** begin **
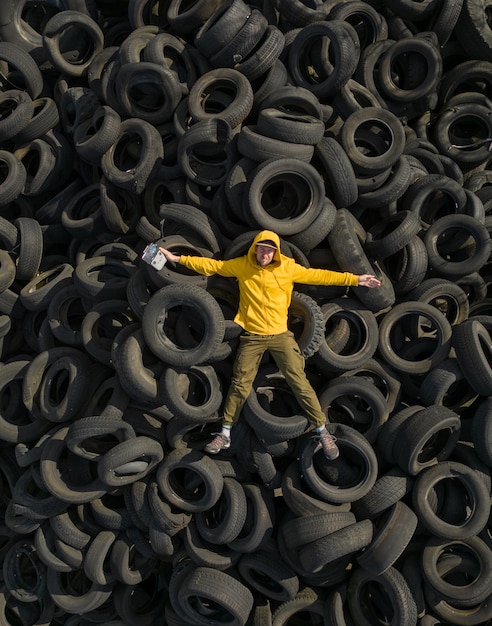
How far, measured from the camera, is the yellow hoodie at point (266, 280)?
585cm

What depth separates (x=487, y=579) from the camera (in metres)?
5.87

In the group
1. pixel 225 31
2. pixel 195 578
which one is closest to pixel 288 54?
pixel 225 31

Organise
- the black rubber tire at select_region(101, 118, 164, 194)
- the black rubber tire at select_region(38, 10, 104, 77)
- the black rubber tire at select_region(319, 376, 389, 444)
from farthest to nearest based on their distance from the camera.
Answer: the black rubber tire at select_region(38, 10, 104, 77)
the black rubber tire at select_region(101, 118, 164, 194)
the black rubber tire at select_region(319, 376, 389, 444)

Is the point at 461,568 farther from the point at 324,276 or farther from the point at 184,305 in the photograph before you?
the point at 184,305

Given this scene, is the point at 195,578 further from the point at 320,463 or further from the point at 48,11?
the point at 48,11

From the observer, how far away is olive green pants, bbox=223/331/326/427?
19.4ft

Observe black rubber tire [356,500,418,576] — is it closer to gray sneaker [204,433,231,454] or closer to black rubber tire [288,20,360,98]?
gray sneaker [204,433,231,454]

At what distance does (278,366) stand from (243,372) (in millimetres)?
474

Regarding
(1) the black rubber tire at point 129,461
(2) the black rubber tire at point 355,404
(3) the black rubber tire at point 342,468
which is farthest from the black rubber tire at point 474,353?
(1) the black rubber tire at point 129,461

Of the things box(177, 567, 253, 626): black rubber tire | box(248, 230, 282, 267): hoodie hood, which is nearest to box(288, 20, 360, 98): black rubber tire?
box(248, 230, 282, 267): hoodie hood

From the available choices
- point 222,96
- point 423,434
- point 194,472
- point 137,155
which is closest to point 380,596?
point 423,434

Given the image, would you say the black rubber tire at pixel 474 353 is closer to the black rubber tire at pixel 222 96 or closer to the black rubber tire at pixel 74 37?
the black rubber tire at pixel 222 96

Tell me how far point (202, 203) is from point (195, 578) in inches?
200

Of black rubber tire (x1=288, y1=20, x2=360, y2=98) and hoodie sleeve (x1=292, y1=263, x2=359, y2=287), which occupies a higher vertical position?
black rubber tire (x1=288, y1=20, x2=360, y2=98)
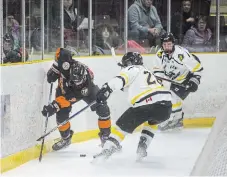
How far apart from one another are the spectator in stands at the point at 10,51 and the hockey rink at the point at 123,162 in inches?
28.3

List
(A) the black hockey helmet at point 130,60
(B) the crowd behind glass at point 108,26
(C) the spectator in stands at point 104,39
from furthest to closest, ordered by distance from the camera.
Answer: (C) the spectator in stands at point 104,39 < (B) the crowd behind glass at point 108,26 < (A) the black hockey helmet at point 130,60

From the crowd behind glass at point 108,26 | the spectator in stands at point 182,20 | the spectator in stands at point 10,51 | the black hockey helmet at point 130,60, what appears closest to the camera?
the black hockey helmet at point 130,60

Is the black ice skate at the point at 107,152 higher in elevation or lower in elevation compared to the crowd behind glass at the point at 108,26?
lower

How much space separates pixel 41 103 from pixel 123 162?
0.77 metres

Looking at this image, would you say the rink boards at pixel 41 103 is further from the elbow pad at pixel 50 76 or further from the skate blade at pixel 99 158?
the skate blade at pixel 99 158

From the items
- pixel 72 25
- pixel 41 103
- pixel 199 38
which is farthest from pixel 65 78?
pixel 199 38

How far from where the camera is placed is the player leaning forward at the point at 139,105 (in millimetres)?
4742

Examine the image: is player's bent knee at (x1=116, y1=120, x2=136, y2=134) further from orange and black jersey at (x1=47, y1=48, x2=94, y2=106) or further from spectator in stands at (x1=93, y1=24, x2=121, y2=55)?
spectator in stands at (x1=93, y1=24, x2=121, y2=55)

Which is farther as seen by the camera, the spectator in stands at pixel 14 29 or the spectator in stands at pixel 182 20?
the spectator in stands at pixel 182 20

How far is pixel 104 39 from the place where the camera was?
7.01 meters

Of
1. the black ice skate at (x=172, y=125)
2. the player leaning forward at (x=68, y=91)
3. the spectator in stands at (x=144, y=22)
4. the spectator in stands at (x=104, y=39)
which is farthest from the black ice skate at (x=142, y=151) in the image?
the spectator in stands at (x=144, y=22)

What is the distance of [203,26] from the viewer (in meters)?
7.70

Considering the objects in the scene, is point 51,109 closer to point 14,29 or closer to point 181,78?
point 14,29

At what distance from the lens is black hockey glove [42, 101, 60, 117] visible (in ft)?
16.8
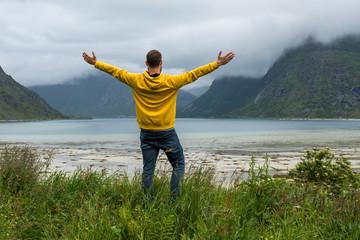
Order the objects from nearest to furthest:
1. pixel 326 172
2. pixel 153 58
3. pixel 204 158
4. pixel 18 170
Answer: pixel 153 58 < pixel 18 170 < pixel 326 172 < pixel 204 158

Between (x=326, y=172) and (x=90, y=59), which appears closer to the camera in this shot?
(x=90, y=59)

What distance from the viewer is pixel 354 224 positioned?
4.07 metres

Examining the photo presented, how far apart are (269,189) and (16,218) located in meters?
4.04

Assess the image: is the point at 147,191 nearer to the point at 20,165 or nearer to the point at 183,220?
the point at 183,220

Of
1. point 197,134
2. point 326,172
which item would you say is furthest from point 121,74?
point 197,134

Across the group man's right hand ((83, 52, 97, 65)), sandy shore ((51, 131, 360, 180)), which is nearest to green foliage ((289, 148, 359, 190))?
sandy shore ((51, 131, 360, 180))

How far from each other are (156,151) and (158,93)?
104 cm

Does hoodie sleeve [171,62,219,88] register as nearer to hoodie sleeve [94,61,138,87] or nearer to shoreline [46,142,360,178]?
hoodie sleeve [94,61,138,87]

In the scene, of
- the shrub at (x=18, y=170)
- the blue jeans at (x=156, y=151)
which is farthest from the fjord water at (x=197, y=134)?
the blue jeans at (x=156, y=151)

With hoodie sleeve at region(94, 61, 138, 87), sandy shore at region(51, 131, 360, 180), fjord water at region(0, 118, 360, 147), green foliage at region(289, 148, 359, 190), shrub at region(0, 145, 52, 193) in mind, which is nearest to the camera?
hoodie sleeve at region(94, 61, 138, 87)

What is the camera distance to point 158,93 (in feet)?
16.9

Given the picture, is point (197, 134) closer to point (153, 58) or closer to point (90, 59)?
point (90, 59)

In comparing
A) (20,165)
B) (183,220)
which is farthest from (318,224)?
(20,165)

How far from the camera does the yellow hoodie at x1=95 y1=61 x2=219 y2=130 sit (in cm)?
510
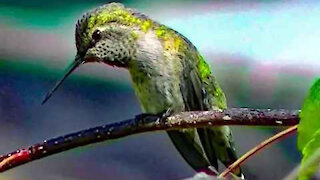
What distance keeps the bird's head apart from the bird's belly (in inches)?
2.0

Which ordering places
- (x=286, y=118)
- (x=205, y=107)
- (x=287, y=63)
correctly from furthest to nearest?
(x=287, y=63) < (x=205, y=107) < (x=286, y=118)

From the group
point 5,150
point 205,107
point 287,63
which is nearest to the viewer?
point 205,107

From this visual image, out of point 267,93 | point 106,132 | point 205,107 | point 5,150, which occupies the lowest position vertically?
point 5,150

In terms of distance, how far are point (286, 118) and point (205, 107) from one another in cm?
55

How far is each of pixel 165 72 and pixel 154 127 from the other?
52cm

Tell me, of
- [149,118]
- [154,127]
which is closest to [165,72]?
[149,118]

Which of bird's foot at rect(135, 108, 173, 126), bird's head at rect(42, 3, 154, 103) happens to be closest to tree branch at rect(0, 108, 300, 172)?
bird's foot at rect(135, 108, 173, 126)

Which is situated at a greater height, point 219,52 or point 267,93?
point 219,52

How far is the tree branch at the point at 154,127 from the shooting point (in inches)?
12.5

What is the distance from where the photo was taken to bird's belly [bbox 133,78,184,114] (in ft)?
2.79

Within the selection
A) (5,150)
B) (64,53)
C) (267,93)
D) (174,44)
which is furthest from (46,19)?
(174,44)

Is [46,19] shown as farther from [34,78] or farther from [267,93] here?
[267,93]

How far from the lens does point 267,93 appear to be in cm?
163

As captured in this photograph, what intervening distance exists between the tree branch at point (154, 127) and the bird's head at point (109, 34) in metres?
0.42
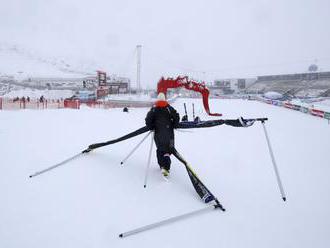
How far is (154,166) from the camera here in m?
5.40

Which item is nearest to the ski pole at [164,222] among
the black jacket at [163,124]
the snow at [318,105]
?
the black jacket at [163,124]

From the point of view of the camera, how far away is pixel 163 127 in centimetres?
457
** end **
Challenge - Lay out the lines between the one holding "How far apart from" and the one holding "Answer: (C) the", inclusive, as a Markdown table with a Row column for numbering and a Line column for the text. Leave out blank lines.

Solution to this task -
| Row | Line |
|---|---|
| 1 | How far apart from one another are the spectator in stands at the point at 10,51 and the hockey rink at the point at 123,162 in inches? |
| 2 | 28.3 |
| 3 | List |
| 4 | (A) the black hockey helmet at point 130,60 |
| 5 | (B) the crowd behind glass at point 108,26 |
| 6 | (C) the spectator in stands at point 104,39 |
| 7 | from furthest to closest, ordered by distance from the camera. |
| 8 | Answer: (C) the spectator in stands at point 104,39 < (B) the crowd behind glass at point 108,26 < (A) the black hockey helmet at point 130,60 |